The Acquisition of the BioPharma Business may result in a loss of customers, clients and strategic alliances.

 

As a result of the Acquisition of the BioPharma Business, some of the customers, clients, potential customers or clients or strategic partners of the Company or the BioPharma Business may terminate their business relationship with us. Potential clients or strategic partners may delay entering into, or decide not to enter into, a business relationship with us because of the Acquisition. If customer or client relationships or strategic alliances are adversely affected by the Acquisition, the Company’s business and financial performance following the Acquisition could suffer.

 

Our results of operations after the Acquisition of the BioPharma Business may be affected by factors different from those currently affecting the results of our operations and the BioPharma Business may not achieve comparable levels of revenues, profitability or productivity that existed prior to the Acquisition, which could harm our business, financial condition or results of operations.

 

Our business prior to the acquisition of the BioPharma Business and our business after the acquisition of the BioPharma Business may differ in certain respects and, accordingly, our results of operations and the market price of our common stock may be affected by factors different from those affecting our results of operations prior to the Acquisition of the BioPharma Business. In addition, once integrated, the BioPharma Business may not achieve comparable levels of revenues, profitability or productivity that existed prior to the Acquisition or otherwise perform as expected. The occurrence of any of these events could harm our business, financial condition or results of operations.

 

The unaudited pro forma financial information included in the Form 8-K/A filed with the SEC on September 20, 2019 may not be representative of our results of operations or financial condition as an integrated company, and the audited historical financial information related to the BioPharma Business included in the Form 8-K/A filed with the SEC on September 20, 2019 may not be representative of future results of operation. Accordingly, there is limited financial information on which to evaluate the financial prospects for the combined company.

 

Prior to the Acquisition, the BioPharma Business was operated by CGI. Accordingly, we have had no history as a combined entity and our operations have not previously been managed on a combined basis.

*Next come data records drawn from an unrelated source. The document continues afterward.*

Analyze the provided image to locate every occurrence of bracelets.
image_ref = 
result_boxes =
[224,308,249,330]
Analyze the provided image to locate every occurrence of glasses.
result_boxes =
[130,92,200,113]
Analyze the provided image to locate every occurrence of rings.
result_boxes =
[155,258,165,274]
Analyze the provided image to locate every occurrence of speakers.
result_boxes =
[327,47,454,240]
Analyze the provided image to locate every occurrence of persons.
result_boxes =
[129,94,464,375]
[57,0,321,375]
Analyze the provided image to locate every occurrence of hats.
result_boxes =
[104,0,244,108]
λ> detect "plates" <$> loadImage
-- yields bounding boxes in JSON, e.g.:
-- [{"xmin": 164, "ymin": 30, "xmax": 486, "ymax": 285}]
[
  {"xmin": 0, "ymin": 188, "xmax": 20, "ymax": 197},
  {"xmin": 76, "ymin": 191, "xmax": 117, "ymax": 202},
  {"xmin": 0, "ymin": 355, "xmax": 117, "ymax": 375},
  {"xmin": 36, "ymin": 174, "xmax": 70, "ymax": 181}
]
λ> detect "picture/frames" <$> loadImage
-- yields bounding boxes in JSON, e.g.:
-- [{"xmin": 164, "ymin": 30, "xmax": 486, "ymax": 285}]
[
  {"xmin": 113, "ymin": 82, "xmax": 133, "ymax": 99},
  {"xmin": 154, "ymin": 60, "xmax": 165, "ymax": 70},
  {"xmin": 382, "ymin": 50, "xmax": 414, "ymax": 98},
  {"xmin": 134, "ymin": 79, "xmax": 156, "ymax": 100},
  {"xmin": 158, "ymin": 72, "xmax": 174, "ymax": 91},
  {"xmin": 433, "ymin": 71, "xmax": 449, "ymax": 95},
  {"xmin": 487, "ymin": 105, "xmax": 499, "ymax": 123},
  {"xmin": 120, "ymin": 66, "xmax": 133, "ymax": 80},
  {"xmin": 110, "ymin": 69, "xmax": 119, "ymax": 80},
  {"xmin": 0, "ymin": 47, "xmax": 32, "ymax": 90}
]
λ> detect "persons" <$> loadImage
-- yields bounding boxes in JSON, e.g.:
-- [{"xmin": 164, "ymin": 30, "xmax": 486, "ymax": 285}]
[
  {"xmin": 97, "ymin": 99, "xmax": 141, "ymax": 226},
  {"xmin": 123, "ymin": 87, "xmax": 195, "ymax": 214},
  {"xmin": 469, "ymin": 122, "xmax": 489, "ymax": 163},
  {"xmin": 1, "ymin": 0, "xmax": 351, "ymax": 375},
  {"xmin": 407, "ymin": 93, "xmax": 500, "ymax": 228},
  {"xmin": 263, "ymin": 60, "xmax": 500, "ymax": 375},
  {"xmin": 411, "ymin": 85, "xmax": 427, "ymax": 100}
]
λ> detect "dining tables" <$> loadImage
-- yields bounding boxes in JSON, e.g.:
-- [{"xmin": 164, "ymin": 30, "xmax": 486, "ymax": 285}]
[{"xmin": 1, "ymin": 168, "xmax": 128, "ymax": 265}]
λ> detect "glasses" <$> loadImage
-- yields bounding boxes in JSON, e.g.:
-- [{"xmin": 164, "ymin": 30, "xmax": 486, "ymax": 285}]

The pro forma financial information is not necessarily indicative of the financial position or results of operations that would have actually occurred had the Acquisition been completed as of the dates indicated, nor is the pro forma financial information or the audited historical financial information related to the BioPharma Business indicative of the future operating results or financial position of the combined company. The pro forma financial information is based in part on certain assumptions regarding the Acquisition of the BioPharma Business that we believe are reasonable under the circumstances. The pro forma financial information does not reflect future nonrecurring charges resulting from the Acquisition or potential changes in accounting methodologies of the BioPharma Business following the closing of the Acquisition. The pro forma financial information also does not reflect future events that may occur after the Acquisition, including the potential realization of operating cost savings, the incurrence of costs related to the planned integration, the reactions of customers and competitors or the termination or renegotiation of the terms of certain key contracts of the BioPharma Business, and does not consider potential impacts of current market conditions on revenues or expenses.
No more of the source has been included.